Web Extra

A Deeper GPS of Soil

New App Lets Students See the Underground Landscape

By Emma Hopkins - Published November 6, 2015

An app developed by Purdue University faculty and students takes GPS mapping of soils to a deeper level than the satellite view of a landscape—deeper, in fact, than the Earth's surface.

The soil map application of Integrating Spatial Educational Experiences, known as Isee, allows students studying soil science or geology to see the landscape using a global positioning system much like the everyday GPS used in cars for driving directions. But in addition to showing roads, these maps show the composition of the soil as much as 6 feet below where the app-user is standing.

Darrell Schulze , a Purdue professor of agronomy, is the lead professor in the Isee project, now being implemented in six other states in various soil-related classes.

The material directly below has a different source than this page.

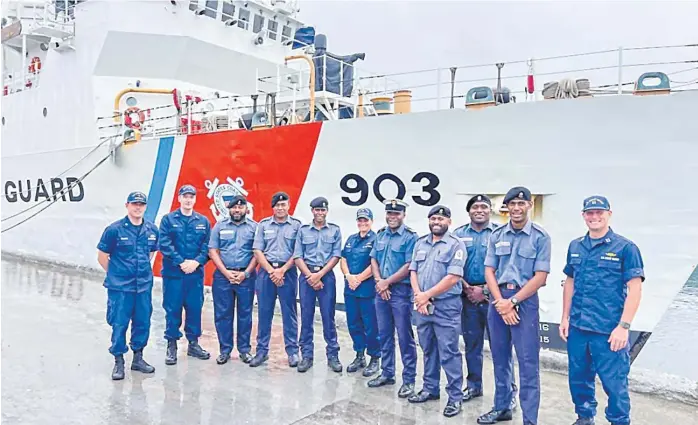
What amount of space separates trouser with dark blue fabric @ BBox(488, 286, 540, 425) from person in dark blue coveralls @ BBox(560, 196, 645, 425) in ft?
0.57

Doctoral student Mercy Ngunjiri with an iPad showing the Isee soil map app during a field trip with a Purdue University soils class.Doctoral student Mercy Ngunjiri with an iPad showing the Isee soil map app during a field trip with a Purdue University soils class. (Photo by Tom Campbell)

"It's not just about the app," Schulze says. "It's about the concept of teaching with maps, and the app is the means for doing that. Students connect the concepts in the classrooms to what they see on the maps, and when they are in the field they connect the maps to the actual landscape features and soils that they see."

The Isee project, funded by a U.S. Department of Agriculture Higher Education Challenge grant, combines about 100 years of soil surveying—that's about 4 million survey test holes bored into the ground in Indiana alone—condensed into a terabyte of data. Alberto Martinez, a doctoral student studying agronomy, uses the app for one of Schulze's courses.

"The app is extremely helpful because most people see soils as sort of a random, chaotic feature of the landscape, and what Isee does is help you understand that these soils are here for a reason," Martinez says. "The process is ultimately based on factors like the soil parent materials that the maps show. So rather than being chaotic, soils start to take on a certain order and structure."

"Parent materials"—the sediment, mineral or organic matter of which soils are composed—is only one of the features the app shows. It also can show the elevation, topography, soil properties, drainage, bedrock and other components.

Soil scientists wanting to see a landscape in as much detail as the Isee app provides would need about 10 paper maps in front of them. With the app available, all they need is an iPad.

"There is no better ground truth map of the Earth's surface than the soil survey data incorporated into the maps," Schulze says.

Mercy Ngunjiri , a second-year doctoral student and teaching assistant for one of the soil classes that uses the app, says the technology brings excitement to teaching.

"When we go out into the field and we do the iPad exercises, the students are actively involved," she says. "Some students even have the app on their personal iPads in addition to the ones provided by the department."

In months to come, Schulze says updates to the app will include descriptive text and other user-friendly features.